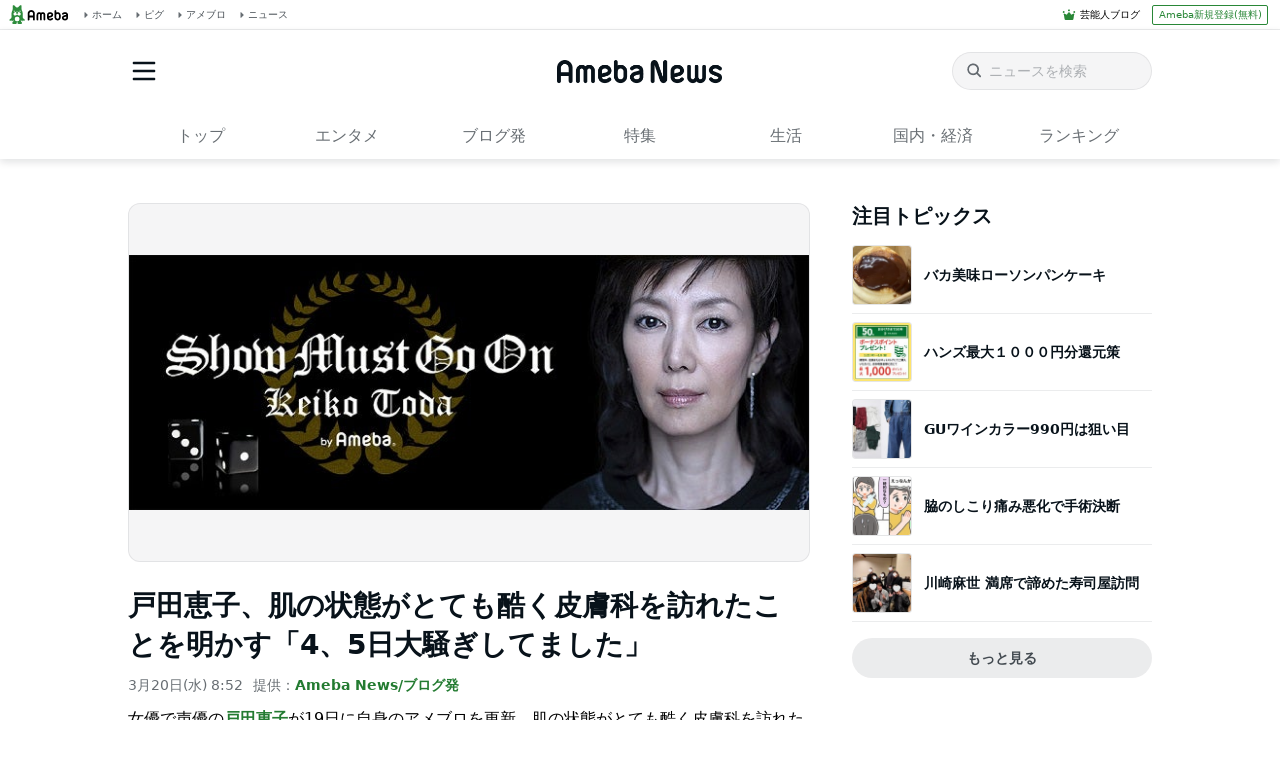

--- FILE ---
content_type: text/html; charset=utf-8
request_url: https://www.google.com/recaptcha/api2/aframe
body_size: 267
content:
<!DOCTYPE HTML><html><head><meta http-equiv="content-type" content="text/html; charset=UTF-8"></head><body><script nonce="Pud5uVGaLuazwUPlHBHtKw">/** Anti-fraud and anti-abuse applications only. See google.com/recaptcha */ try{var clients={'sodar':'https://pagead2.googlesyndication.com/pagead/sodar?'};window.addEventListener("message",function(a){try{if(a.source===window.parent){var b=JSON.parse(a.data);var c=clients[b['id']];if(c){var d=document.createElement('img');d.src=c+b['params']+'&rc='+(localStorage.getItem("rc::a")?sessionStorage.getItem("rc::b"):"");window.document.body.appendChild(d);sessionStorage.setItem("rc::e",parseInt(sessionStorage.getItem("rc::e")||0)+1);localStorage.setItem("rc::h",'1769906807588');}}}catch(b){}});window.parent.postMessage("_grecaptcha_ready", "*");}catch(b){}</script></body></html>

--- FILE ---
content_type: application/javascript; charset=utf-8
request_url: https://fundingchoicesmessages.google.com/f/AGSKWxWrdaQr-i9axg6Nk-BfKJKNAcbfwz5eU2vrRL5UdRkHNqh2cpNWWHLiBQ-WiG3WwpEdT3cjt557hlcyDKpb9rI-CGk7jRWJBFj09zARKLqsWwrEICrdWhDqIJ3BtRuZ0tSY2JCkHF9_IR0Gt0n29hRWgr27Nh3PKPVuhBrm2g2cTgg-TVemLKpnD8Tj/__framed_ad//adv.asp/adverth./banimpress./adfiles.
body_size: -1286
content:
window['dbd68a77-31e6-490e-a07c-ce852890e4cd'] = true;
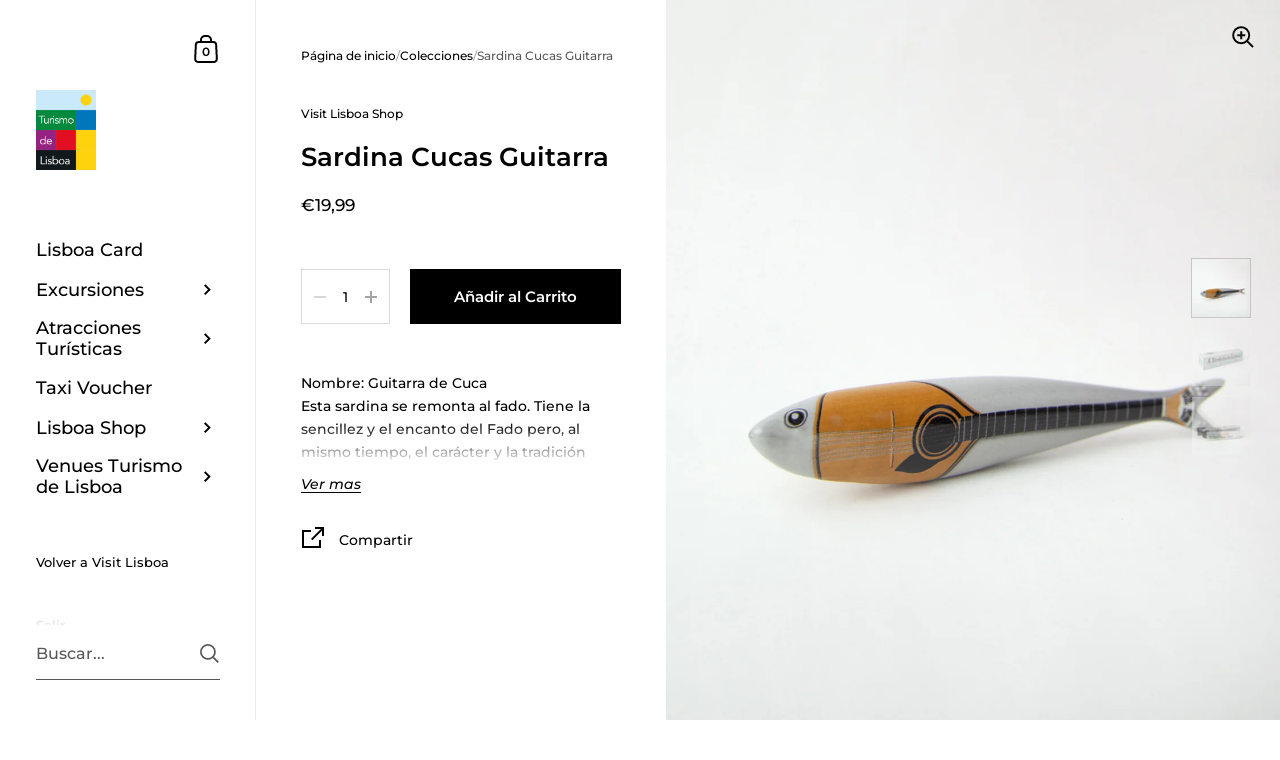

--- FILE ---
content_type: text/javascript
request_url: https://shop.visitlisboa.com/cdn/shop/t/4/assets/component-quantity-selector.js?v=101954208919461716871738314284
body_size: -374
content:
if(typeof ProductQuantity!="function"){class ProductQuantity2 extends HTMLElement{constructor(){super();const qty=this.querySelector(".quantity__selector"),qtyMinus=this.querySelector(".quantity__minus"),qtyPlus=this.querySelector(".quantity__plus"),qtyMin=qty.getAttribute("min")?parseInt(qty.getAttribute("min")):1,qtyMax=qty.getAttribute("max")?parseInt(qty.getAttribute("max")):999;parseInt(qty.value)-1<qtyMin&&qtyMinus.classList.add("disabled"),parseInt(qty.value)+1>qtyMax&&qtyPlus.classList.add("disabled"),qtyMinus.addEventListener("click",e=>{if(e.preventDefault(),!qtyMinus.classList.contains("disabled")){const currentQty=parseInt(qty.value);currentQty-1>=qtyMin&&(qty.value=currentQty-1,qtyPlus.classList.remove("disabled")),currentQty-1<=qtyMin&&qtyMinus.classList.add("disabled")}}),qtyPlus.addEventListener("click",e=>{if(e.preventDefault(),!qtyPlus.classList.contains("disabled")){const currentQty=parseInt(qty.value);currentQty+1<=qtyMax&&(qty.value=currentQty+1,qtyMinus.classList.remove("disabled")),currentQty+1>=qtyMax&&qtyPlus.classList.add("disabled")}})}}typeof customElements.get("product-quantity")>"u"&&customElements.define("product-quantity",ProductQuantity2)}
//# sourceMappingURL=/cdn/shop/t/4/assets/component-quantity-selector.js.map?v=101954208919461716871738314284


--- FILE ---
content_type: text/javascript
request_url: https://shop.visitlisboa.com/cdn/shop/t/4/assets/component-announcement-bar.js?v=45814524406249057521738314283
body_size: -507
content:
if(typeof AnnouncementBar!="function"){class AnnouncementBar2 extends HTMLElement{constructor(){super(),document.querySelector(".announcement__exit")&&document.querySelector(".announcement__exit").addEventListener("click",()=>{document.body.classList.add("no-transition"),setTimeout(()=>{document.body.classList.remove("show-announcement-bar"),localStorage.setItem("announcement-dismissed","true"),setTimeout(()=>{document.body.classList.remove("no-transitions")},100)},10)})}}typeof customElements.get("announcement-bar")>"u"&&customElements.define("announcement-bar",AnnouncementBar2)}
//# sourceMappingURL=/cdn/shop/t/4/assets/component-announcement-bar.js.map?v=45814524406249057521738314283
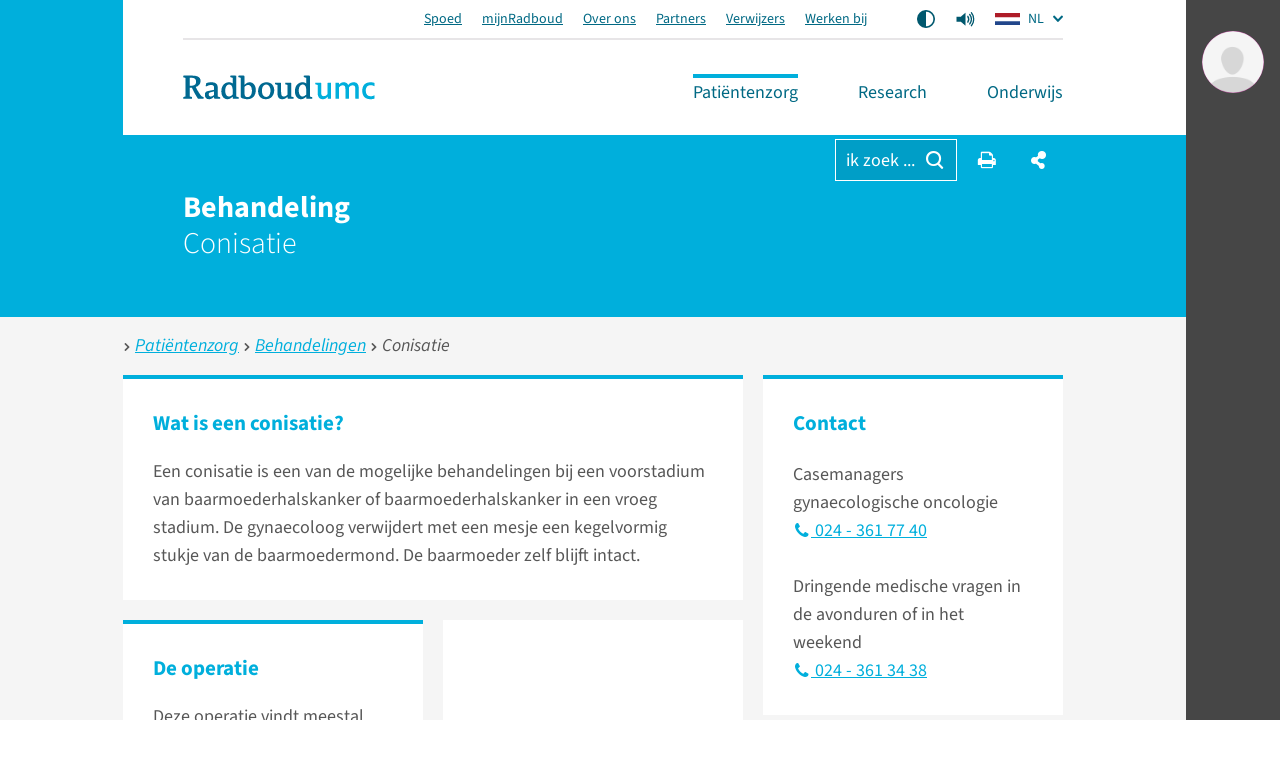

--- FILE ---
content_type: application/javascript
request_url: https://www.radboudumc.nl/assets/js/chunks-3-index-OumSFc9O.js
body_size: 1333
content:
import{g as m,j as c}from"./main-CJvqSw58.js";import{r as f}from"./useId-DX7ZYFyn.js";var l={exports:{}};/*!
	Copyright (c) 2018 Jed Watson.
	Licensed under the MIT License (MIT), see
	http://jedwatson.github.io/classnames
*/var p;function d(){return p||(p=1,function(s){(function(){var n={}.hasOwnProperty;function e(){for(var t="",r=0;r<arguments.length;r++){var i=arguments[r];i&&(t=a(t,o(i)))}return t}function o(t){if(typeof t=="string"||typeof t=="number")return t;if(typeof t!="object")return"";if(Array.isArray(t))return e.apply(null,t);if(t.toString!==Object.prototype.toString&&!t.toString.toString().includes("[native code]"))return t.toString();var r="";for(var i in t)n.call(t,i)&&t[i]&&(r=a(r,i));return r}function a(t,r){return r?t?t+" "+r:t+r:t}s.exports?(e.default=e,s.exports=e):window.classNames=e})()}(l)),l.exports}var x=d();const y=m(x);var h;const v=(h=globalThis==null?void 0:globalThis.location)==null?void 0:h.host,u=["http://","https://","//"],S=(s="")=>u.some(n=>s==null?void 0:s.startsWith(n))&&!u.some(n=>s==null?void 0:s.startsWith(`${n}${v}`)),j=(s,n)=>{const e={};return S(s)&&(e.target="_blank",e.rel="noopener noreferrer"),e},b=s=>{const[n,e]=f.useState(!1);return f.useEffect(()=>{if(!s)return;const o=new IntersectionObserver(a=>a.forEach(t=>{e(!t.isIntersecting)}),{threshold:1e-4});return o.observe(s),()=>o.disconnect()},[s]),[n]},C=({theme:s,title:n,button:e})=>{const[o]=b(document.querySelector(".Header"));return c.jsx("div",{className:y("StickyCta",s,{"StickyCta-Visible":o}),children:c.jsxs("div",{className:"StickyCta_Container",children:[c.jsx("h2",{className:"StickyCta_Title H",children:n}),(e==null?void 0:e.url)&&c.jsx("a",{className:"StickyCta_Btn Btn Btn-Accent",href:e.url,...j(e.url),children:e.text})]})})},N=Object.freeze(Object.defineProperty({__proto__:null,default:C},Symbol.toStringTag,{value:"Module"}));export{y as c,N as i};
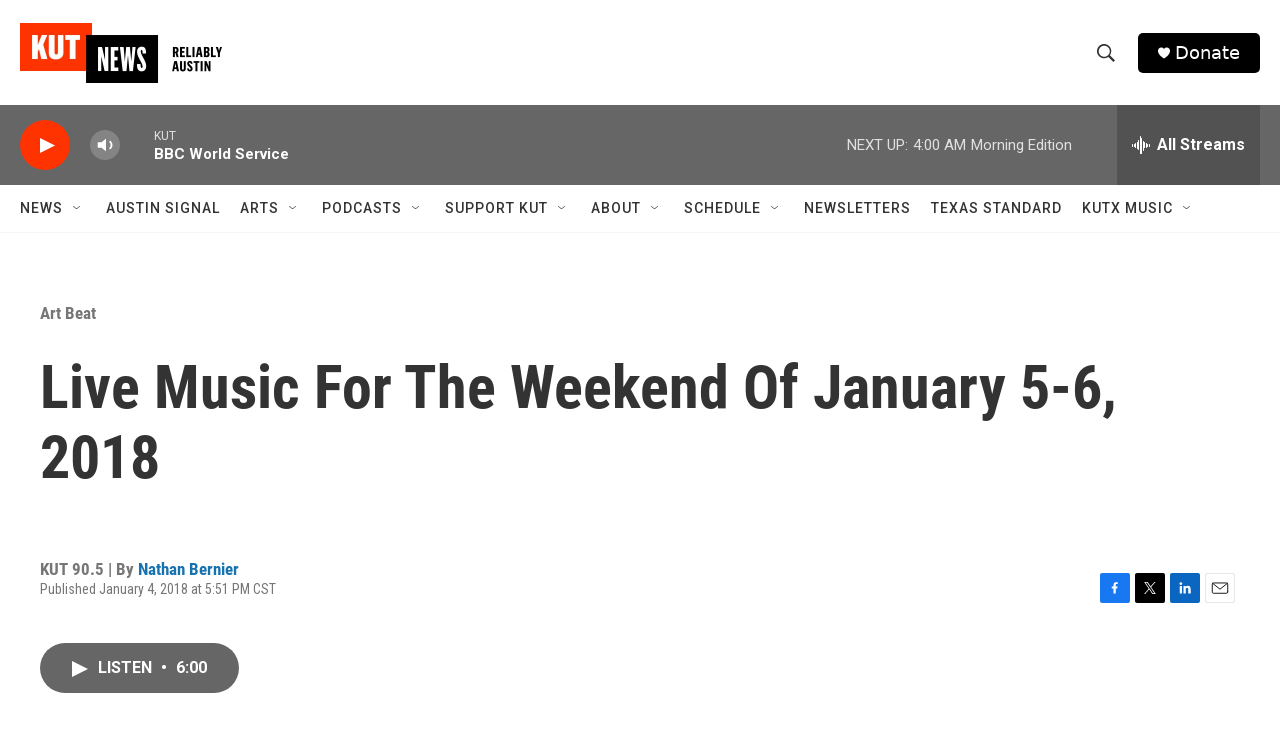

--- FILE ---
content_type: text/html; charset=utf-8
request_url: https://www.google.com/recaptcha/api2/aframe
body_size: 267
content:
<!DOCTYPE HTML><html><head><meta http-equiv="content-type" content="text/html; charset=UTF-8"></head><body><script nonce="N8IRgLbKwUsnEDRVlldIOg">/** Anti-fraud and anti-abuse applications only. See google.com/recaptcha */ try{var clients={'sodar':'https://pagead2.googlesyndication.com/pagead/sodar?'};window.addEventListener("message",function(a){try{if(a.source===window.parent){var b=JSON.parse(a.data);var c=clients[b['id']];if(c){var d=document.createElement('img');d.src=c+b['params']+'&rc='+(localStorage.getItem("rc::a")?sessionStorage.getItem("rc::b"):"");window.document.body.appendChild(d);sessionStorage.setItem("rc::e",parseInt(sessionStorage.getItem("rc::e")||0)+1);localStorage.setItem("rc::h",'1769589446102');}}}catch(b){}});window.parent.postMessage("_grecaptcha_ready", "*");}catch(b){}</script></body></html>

______

YOUR ASSIGNMENT → Return the whole listing word for word. Pictures stay out of it.

OUTPUT OF THE TASK →
--- FILE ---
content_type: text/html; charset=utf-8
request_url: https://www.google.com/recaptcha/api2/aframe
body_size: 267
content:
<!DOCTYPE HTML><html><head><meta http-equiv="content-type" content="text/html; charset=UTF-8"></head><body><script nonce="Pud5uVGaLuazwUPlHBHtKw">/** Anti-fraud and anti-abuse applications only. See google.com/recaptcha */ try{var clients={'sodar':'https://pagead2.googlesyndication.com/pagead/sodar?'};window.addEventListener("message",function(a){try{if(a.source===window.parent){var b=JSON.parse(a.data);var c=clients[b['id']];if(c){var d=document.createElement('img');d.src=c+b['params']+'&rc='+(localStorage.getItem("rc::a")?sessionStorage.getItem("rc::b"):"");window.document.body.appendChild(d);sessionStorage.setItem("rc::e",parseInt(sessionStorage.getItem("rc::e")||0)+1);localStorage.setItem("rc::h",'1769906807588');}}}catch(b){}});window.parent.postMessage("_grecaptcha_ready", "*");}catch(b){}</script></body></html>

--- FILE ---
content_type: application/javascript; charset=utf-8
request_url: https://fundingchoicesmessages.google.com/f/AGSKWxWrdaQr-i9axg6Nk-BfKJKNAcbfwz5eU2vrRL5UdRkHNqh2cpNWWHLiBQ-WiG3WwpEdT3cjt557hlcyDKpb9rI-CGk7jRWJBFj09zARKLqsWwrEICrdWhDqIJ3BtRuZ0tSY2JCkHF9_IR0Gt0n29hRWgr27Nh3PKPVuhBrm2g2cTgg-TVemLKpnD8Tj/__framed_ad//adv.asp/adverth./banimpress./adfiles.
body_size: -1286
content:
window['dbd68a77-31e6-490e-a07c-ce852890e4cd'] = true;

--- FILE ---
content_type: text/javascript
request_url: https://shop.visitlisboa.com/cdn/shop/t/4/assets/component-quantity-selector.js?v=101954208919461716871738314284
body_size: -374
content:
if(typeof ProductQuantity!="function"){class ProductQuantity2 extends HTMLElement{constructor(){super();const qty=this.querySelector(".quantity__selector"),qtyMinus=this.querySelector(".quantity__minus"),qtyPlus=this.querySelector(".quantity__plus"),qtyMin=qty.getAttribute("min")?parseInt(qty.getAttribute("min")):1,qtyMax=qty.getAttribute("max")?parseInt(qty.getAttribute("max")):999;parseInt(qty.value)-1<qtyMin&&qtyMinus.classList.add("disabled"),parseInt(qty.value)+1>qtyMax&&qtyPlus.classList.add("disabled"),qtyMinus.addEventListener("click",e=>{if(e.preventDefault(),!qtyMinus.classList.contains("disabled")){const currentQty=parseInt(qty.value);currentQty-1>=qtyMin&&(qty.value=currentQty-1,qtyPlus.classList.remove("disabled")),currentQty-1<=qtyMin&&qtyMinus.classList.add("disabled")}}),qtyPlus.addEventListener("click",e=>{if(e.preventDefault(),!qtyPlus.classList.contains("disabled")){const currentQty=parseInt(qty.value);currentQty+1<=qtyMax&&(qty.value=currentQty+1,qtyMinus.classList.remove("disabled")),currentQty+1>=qtyMax&&qtyPlus.classList.add("disabled")}})}}typeof customElements.get("product-quantity")>"u"&&customElements.define("product-quantity",ProductQuantity2)}
//# sourceMappingURL=/cdn/shop/t/4/assets/component-quantity-selector.js.map?v=101954208919461716871738314284


--- FILE ---
content_type: text/javascript
request_url: https://shop.visitlisboa.com/cdn/shop/t/4/assets/component-announcement-bar.js?v=45814524406249057521738314283
body_size: -507
content:
if(typeof AnnouncementBar!="function"){class AnnouncementBar2 extends HTMLElement{constructor(){super(),document.querySelector(".announcement__exit")&&document.querySelector(".announcement__exit").addEventListener("click",()=>{document.body.classList.add("no-transition"),setTimeout(()=>{document.body.classList.remove("show-announcement-bar"),localStorage.setItem("announcement-dismissed","true"),setTimeout(()=>{document.body.classList.remove("no-transitions")},100)},10)})}}typeof customElements.get("announcement-bar")>"u"&&customElements.define("announcement-bar",AnnouncementBar2)}
//# sourceMappingURL=/cdn/shop/t/4/assets/component-announcement-bar.js.map?v=45814524406249057521738314283

--- FILE ---
content_type: application/javascript
request_url: https://www.radboudumc.nl/assets/js/chunks-3-index-OumSFc9O.js
body_size: 1333
content:
import{g as m,j as c}from"./main-CJvqSw58.js";import{r as f}from"./useId-DX7ZYFyn.js";var l={exports:{}};/*!
	Copyright (c) 2018 Jed Watson.
	Licensed under the MIT License (MIT), see
	http://jedwatson.github.io/classnames
*/var p;function d(){return p||(p=1,function(s){(function(){var n={}.hasOwnProperty;function e(){for(var t="",r=0;r<arguments.length;r++){var i=arguments[r];i&&(t=a(t,o(i)))}return t}function o(t){if(typeof t=="string"||typeof t=="number")return t;if(typeof t!="object")return"";if(Array.isArray(t))return e.apply(null,t);if(t.toString!==Object.prototype.toString&&!t.toString.toString().includes("[native code]"))return t.toString();var r="";for(var i in t)n.call(t,i)&&t[i]&&(r=a(r,i));return r}function a(t,r){return r?t?t+" "+r:t+r:t}s.exports?(e.default=e,s.exports=e):window.classNames=e})()}(l)),l.exports}var x=d();const y=m(x);var h;const v=(h=globalThis==null?void 0:globalThis.location)==null?void 0:h.host,u=["http://","https://","//"],S=(s="")=>u.some(n=>s==null?void 0:s.startsWith(n))&&!u.some(n=>s==null?void 0:s.startsWith(`${n}${v}`)),j=(s,n)=>{const e={};return S(s)&&(e.target="_blank",e.rel="noopener noreferrer"),e},b=s=>{const[n,e]=f.useState(!1);return f.useEffect(()=>{if(!s)return;const o=new IntersectionObserver(a=>a.forEach(t=>{e(!t.isIntersecting)}),{threshold:1e-4});return o.observe(s),()=>o.disconnect()},[s]),[n]},C=({theme:s,title:n,button:e})=>{const[o]=b(document.querySelector(".Header"));return c.jsx("div",{className:y("StickyCta",s,{"StickyCta-Visible":o}),children:c.jsxs("div",{className:"StickyCta_Container",children:[c.jsx("h2",{className:"StickyCta_Title H",children:n}),(e==null?void 0:e.url)&&c.jsx("a",{className:"StickyCta_Btn Btn Btn-Accent",href:e.url,...j(e.url),children:e.text})]})})},N=Object.freeze(Object.defineProperty({__proto__:null,default:C},Symbol.toStringTag,{value:"Module"}));export{y as c,N as i};

--- FILE ---
content_type: text/html; charset=utf-8
request_url: https://www.google.com/recaptcha/api2/aframe
body_size: 267
content:
<!DOCTYPE HTML><html><head><meta http-equiv="content-type" content="text/html; charset=UTF-8"></head><body><script nonce="N8IRgLbKwUsnEDRVlldIOg">/** Anti-fraud and anti-abuse applications only. See google.com/recaptcha */ try{var clients={'sodar':'https://pagead2.googlesyndication.com/pagead/sodar?'};window.addEventListener("message",function(a){try{if(a.source===window.parent){var b=JSON.parse(a.data);var c=clients[b['id']];if(c){var d=document.createElement('img');d.src=c+b['params']+'&rc='+(localStorage.getItem("rc::a")?sessionStorage.getItem("rc::b"):"");window.document.body.appendChild(d);sessionStorage.setItem("rc::e",parseInt(sessionStorage.getItem("rc::e")||0)+1);localStorage.setItem("rc::h",'1769589446102');}}}catch(b){}});window.parent.postMessage("_grecaptcha_ready", "*");}catch(b){}</script></body></html>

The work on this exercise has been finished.